Entries taken from a collection:
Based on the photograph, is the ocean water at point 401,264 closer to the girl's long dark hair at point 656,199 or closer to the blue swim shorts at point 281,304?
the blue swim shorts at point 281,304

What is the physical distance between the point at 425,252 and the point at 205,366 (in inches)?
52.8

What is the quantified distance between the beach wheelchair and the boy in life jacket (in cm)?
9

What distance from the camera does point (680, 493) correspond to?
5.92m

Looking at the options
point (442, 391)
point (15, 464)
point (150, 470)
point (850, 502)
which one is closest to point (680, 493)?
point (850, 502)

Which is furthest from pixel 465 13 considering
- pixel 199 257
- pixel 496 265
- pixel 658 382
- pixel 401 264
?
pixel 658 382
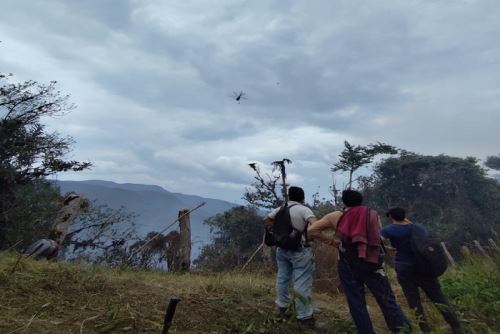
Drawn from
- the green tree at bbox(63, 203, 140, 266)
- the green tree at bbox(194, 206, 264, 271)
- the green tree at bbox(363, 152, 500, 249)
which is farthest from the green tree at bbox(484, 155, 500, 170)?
the green tree at bbox(63, 203, 140, 266)

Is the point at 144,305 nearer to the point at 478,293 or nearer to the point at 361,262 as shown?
the point at 361,262

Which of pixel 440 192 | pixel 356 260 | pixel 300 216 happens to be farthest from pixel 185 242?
pixel 440 192

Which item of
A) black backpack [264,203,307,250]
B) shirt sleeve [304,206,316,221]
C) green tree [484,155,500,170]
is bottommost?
black backpack [264,203,307,250]

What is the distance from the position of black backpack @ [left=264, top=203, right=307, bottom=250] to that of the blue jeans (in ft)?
0.50

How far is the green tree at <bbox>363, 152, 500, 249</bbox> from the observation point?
30.0 metres

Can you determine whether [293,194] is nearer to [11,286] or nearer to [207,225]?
[11,286]

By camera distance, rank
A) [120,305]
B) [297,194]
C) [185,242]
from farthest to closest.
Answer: [185,242] < [297,194] < [120,305]

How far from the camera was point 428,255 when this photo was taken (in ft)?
15.8

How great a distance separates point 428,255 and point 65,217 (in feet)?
24.1

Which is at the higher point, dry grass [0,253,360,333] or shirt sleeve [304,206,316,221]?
shirt sleeve [304,206,316,221]

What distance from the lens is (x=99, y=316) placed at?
4.44 meters

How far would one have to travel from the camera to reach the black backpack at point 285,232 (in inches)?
201

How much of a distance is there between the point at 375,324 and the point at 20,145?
41.2 feet

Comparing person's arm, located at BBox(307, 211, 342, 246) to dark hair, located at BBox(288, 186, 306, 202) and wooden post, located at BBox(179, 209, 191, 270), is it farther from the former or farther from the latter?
wooden post, located at BBox(179, 209, 191, 270)
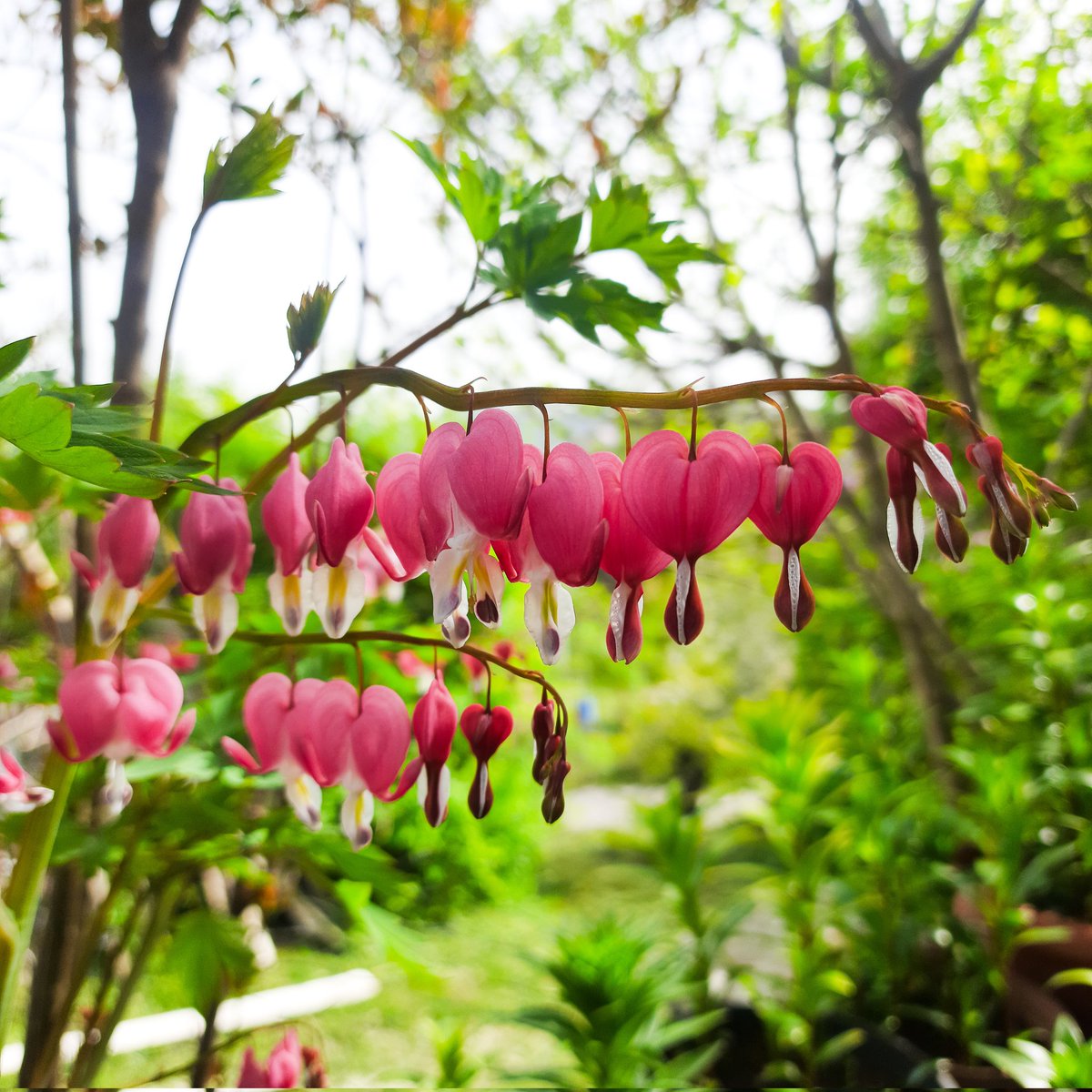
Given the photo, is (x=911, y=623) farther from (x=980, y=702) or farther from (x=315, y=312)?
(x=315, y=312)

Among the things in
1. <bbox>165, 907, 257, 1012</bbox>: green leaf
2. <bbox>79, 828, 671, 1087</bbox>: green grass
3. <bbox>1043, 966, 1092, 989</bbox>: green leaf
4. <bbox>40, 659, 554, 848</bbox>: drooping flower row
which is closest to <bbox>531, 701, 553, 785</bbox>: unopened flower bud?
<bbox>40, 659, 554, 848</bbox>: drooping flower row

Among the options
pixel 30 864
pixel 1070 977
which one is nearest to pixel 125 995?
pixel 30 864

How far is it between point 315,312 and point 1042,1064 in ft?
3.48

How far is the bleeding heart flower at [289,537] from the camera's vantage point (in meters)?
0.45

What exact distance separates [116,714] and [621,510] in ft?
0.97

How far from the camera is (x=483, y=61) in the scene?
259 cm

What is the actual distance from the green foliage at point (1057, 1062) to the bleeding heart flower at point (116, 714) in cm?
89

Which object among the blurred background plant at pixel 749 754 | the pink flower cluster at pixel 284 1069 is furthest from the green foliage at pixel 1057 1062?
the pink flower cluster at pixel 284 1069

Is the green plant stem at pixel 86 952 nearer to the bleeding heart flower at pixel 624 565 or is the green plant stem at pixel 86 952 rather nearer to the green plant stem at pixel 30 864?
the green plant stem at pixel 30 864

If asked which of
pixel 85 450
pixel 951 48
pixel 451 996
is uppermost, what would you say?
pixel 951 48

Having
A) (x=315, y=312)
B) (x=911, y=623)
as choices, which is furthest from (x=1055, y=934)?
(x=315, y=312)

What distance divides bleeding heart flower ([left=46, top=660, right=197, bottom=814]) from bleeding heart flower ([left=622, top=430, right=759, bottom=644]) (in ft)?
0.96

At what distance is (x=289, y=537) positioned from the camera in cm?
45

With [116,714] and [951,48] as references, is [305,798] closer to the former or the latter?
[116,714]
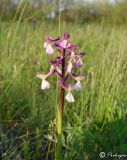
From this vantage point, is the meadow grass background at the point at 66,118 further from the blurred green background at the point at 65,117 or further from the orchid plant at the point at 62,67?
the orchid plant at the point at 62,67

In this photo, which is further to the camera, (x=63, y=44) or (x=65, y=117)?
(x=65, y=117)

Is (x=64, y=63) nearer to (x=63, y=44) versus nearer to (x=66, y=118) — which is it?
Answer: (x=63, y=44)

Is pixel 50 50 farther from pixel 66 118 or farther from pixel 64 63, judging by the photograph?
pixel 66 118

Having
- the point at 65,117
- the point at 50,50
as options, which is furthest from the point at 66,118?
the point at 50,50

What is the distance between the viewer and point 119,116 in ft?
4.99

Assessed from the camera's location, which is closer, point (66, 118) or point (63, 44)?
point (63, 44)

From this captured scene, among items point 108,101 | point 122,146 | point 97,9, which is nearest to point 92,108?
point 108,101

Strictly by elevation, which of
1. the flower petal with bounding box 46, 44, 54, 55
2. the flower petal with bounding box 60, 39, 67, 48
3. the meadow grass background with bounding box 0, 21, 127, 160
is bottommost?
the meadow grass background with bounding box 0, 21, 127, 160

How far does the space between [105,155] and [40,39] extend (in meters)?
2.32

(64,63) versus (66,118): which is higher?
(64,63)

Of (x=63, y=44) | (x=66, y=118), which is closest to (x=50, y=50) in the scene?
(x=63, y=44)

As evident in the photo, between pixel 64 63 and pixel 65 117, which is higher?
pixel 64 63

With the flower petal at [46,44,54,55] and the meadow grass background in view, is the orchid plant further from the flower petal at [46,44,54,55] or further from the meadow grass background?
the meadow grass background

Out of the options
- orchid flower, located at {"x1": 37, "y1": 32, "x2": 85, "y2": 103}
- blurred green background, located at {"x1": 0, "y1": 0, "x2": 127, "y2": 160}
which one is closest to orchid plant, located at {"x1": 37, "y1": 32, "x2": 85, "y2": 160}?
orchid flower, located at {"x1": 37, "y1": 32, "x2": 85, "y2": 103}
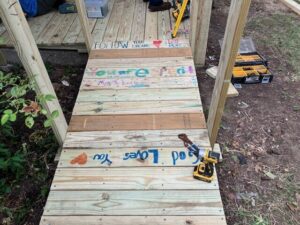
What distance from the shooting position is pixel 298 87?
305cm

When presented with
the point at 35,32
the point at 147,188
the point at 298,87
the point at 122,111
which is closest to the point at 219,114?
the point at 147,188

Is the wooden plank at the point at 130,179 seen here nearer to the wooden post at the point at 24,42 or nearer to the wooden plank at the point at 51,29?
the wooden post at the point at 24,42

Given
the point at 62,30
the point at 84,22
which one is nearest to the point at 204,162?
the point at 84,22

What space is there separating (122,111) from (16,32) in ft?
3.59

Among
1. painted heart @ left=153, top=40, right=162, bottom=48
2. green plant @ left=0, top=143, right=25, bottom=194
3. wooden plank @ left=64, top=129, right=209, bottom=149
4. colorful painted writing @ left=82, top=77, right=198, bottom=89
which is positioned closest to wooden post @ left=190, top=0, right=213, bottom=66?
painted heart @ left=153, top=40, right=162, bottom=48

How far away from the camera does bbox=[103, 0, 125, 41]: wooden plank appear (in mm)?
3363

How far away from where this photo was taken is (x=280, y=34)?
12.9ft

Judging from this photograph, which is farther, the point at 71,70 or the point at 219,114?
the point at 71,70

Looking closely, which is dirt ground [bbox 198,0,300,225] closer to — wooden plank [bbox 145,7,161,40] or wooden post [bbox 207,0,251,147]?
wooden post [bbox 207,0,251,147]

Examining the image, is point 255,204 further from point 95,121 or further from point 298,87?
point 298,87

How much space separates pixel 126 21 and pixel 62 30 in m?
0.91

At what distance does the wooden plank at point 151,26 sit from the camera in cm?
330

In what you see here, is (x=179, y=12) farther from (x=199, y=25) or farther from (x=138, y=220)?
(x=138, y=220)

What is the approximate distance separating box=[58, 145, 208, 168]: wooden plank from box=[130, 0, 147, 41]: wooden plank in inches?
70.5
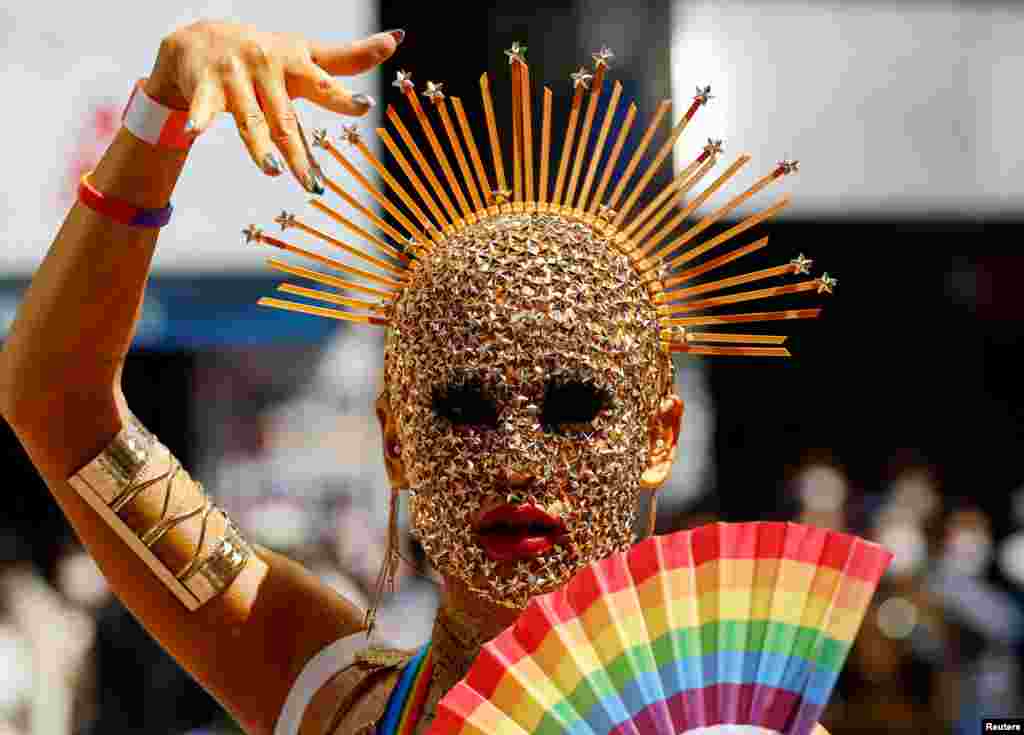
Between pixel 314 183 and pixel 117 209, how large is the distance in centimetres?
50

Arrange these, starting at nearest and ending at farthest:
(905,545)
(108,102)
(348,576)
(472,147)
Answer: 1. (472,147)
2. (348,576)
3. (905,545)
4. (108,102)

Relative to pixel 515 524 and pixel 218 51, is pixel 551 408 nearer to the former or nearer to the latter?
pixel 515 524

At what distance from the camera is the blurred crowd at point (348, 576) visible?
725 cm

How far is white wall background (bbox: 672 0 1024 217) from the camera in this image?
8.66 meters

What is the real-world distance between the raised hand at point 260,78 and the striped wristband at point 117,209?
183 millimetres

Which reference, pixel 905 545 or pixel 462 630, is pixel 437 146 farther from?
pixel 905 545

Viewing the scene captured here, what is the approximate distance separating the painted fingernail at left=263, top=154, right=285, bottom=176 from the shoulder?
98 centimetres

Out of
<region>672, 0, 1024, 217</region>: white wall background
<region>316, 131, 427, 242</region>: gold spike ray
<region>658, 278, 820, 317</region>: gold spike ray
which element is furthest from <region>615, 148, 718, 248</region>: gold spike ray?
<region>672, 0, 1024, 217</region>: white wall background

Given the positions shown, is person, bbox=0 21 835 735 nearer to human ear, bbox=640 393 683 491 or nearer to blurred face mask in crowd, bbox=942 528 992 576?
human ear, bbox=640 393 683 491

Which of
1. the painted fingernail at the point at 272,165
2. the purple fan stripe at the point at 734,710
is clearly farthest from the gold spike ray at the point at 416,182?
the purple fan stripe at the point at 734,710

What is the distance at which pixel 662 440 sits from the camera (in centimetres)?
297

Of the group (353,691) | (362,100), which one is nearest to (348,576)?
(353,691)

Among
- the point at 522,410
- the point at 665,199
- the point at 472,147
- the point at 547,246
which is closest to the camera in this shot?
the point at 522,410

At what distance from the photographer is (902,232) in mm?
9023
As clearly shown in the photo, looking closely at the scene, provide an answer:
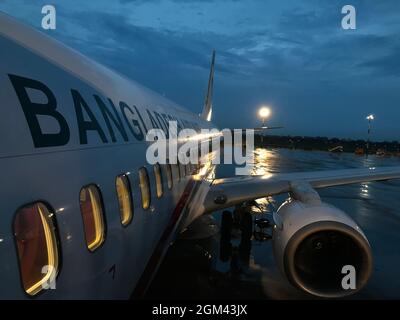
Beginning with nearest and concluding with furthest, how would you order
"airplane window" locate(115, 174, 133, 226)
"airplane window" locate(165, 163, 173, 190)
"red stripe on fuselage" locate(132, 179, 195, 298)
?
"airplane window" locate(115, 174, 133, 226) → "red stripe on fuselage" locate(132, 179, 195, 298) → "airplane window" locate(165, 163, 173, 190)

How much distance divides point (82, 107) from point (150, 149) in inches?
91.2

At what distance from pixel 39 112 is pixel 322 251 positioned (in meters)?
5.09

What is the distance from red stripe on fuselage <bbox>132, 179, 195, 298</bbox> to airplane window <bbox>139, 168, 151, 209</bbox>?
2.86ft

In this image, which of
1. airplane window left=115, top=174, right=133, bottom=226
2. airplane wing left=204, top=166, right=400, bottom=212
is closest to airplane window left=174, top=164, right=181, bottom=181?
airplane wing left=204, top=166, right=400, bottom=212

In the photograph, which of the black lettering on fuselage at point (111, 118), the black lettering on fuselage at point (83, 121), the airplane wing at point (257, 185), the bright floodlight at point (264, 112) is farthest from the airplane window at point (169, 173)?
the bright floodlight at point (264, 112)

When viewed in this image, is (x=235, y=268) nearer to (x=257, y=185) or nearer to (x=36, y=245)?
(x=257, y=185)

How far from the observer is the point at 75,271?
317 cm

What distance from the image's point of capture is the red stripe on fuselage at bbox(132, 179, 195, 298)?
5078 millimetres

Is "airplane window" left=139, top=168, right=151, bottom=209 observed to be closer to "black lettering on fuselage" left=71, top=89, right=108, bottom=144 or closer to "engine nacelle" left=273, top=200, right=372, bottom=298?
"black lettering on fuselage" left=71, top=89, right=108, bottom=144

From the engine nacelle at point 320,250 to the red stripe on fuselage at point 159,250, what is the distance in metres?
1.80

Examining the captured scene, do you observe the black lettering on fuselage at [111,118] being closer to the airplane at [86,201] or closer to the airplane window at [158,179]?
the airplane at [86,201]


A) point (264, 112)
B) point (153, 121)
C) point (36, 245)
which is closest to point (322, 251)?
point (153, 121)

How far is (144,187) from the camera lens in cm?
536

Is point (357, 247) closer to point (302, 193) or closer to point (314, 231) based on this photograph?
point (314, 231)
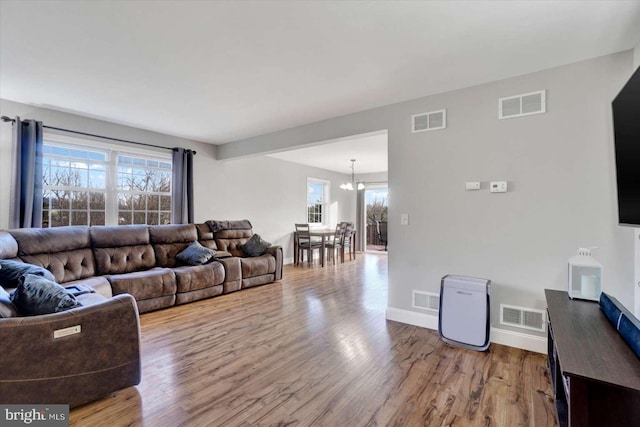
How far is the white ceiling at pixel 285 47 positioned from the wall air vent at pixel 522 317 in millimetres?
2147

* _Goal of the exercise_
Copy out, word for word, the items from the line containing "How far is the white" through the end of the items, both ends included.

* _Result for this exercise_
How far is the white ceiling at pixel 285 47 positioned from the wall air vent at pixel 522 317 in millimetres?
2147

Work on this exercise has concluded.